▶ **BLOC DE TEXTE**:
--- --- ---

Nous rencontrons aujourd’hui de très nombreux clients qui nous parlent d’une forme d’épuisement. Et la fonction RH étant résiliente «par nature», cela nous alerte. Si l’on dépasse ce sentiment d’épuisement, c’est aussi un besoin de «care» qui s’exprime: «si nous voulons correctement prendre soin des autres en entreprise, ne faudrait-il pas aussi prendre un peu soin de nous?»
Comment prendre soin des équipes RH?
- Prendre du temps pour soi et s’offrir une prise de recul sur ses pratiques: cela peut paraître paradoxal dans un monde où tout va de plus en plus vite et où les urgences se succèdent, mais c’est vital pour tenir dans la durée. Organiser par exemple un séminaire d’une journée par an avec ses collègues RH pour faire le point sur l’année écoulée, échanger sur les défis à venir et discuter des modalités de collaboration de l’équipe est clé.
- Se former/s’informer sur les derniers enseignements issus des sciences sociales et cognitives, de l’IA, de l’intelligence émotionnelle,... pour continuer à se développer et mieux mettre ces apports en résonnance du quotidien de chacun. La simple participation à un salon RH entre collègues peut s’avérer très riche, sous réserve d’avoir bien choisi en amont en fonction du programme.
- Échanger avec des pairs, confrontés aux mêmes enjeux, et s’enrichir mutuellement de retours d’expérience croisés: formations sur mesure, club RH, codéveloppement (méthode d’origine canadienne particulièrement puissante pour aider un groupe de pairs à résoudre des problèmes en équipe), témoignages, rencontres informelles sont autant de leviers possibles à activer.
- Envisager temporairement le support d’un «sparing partner»: personne de confiance, idéalement ancien RH et extérieur à l’entreprise donc neutre dans son positionnement, vous pourrez lui partager vos questions / difficultés et obtenir des réponses concrètes. Le coaching peut aussi se révéler précieux pour vous accompagner dans une phase de votre parcours.

--- --- ---

▶ **DONNÉES SOURCES**:
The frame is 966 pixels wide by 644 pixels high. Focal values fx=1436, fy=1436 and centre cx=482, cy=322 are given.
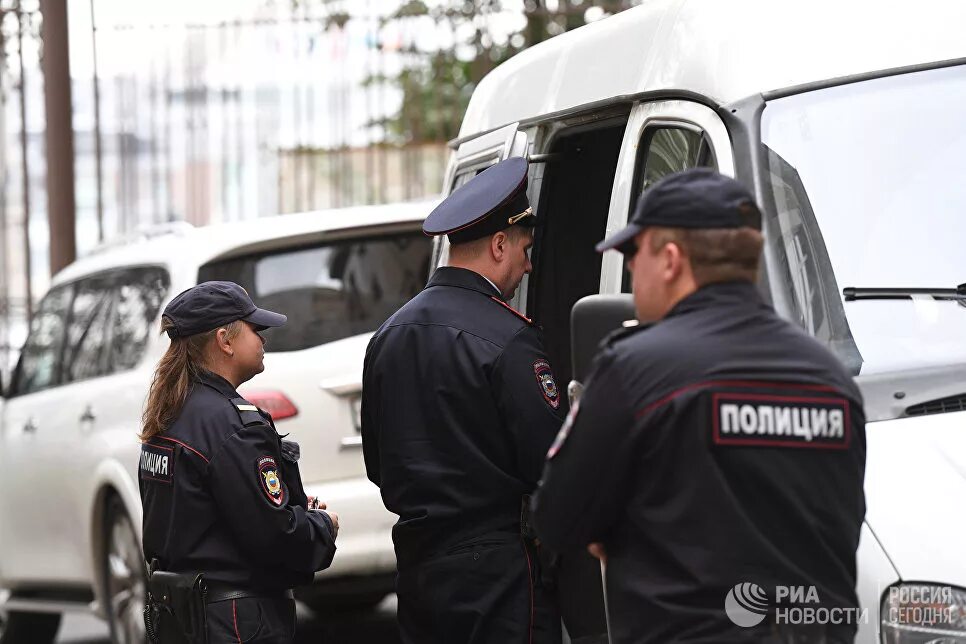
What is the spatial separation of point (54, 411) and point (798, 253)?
195 inches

--- --- ---

▶ **TÂCHES À EFFECTUER**:
a – Répondez aux questions suivantes à partir du texte sur les équipes RH :
(i) Quelle durée le texte indique-t-il pour le séminaire annuel entre collègues RH ?
(ii) Quelle est l'origine de la méthode de codéveloppement ?
(iii) Quel profil idéal le texte attribue-t-il au « sparing partner » ?
b – Recopiez fidèlement le passage du texte sur les équipes RH qui commence par « - Se former/s’informer » et se poursuit jusqu'à « possibles à activer. ».

▶ **RÉSULTATS PAR TÂCHE**:
a –
(i) Une journée.
(ii) Elle est d'origine canadienne.
(iii) Une personne de confiance, idéalement un ancien RH extérieur à l'entreprise, donc neutre dans son positionnement.

b –
- Se former/s’informer sur les derniers enseignements issus des sciences sociales et cognitives, de l’IA, de l’intelligence émotionnelle,... pour continuer à se développer et mieux mettre ces apports en résonnance du quotidien de chacun. La simple participation à un salon RH entre collègues peut s’avérer très riche, sous réserve d’avoir bien choisi en amont en fonction du programme.
- Échanger avec des pairs, confrontés aux mêmes enjeux, et s’enrichir mutuellement de retours d’expérience croisés: formations sur mesure, club RH, codéveloppement (méthode d’origine canadienne particulièrement puissante pour aider un groupe de pairs à résoudre des problèmes en équipe), témoignages, rencontres informelles sont autant de leviers possibles à activer.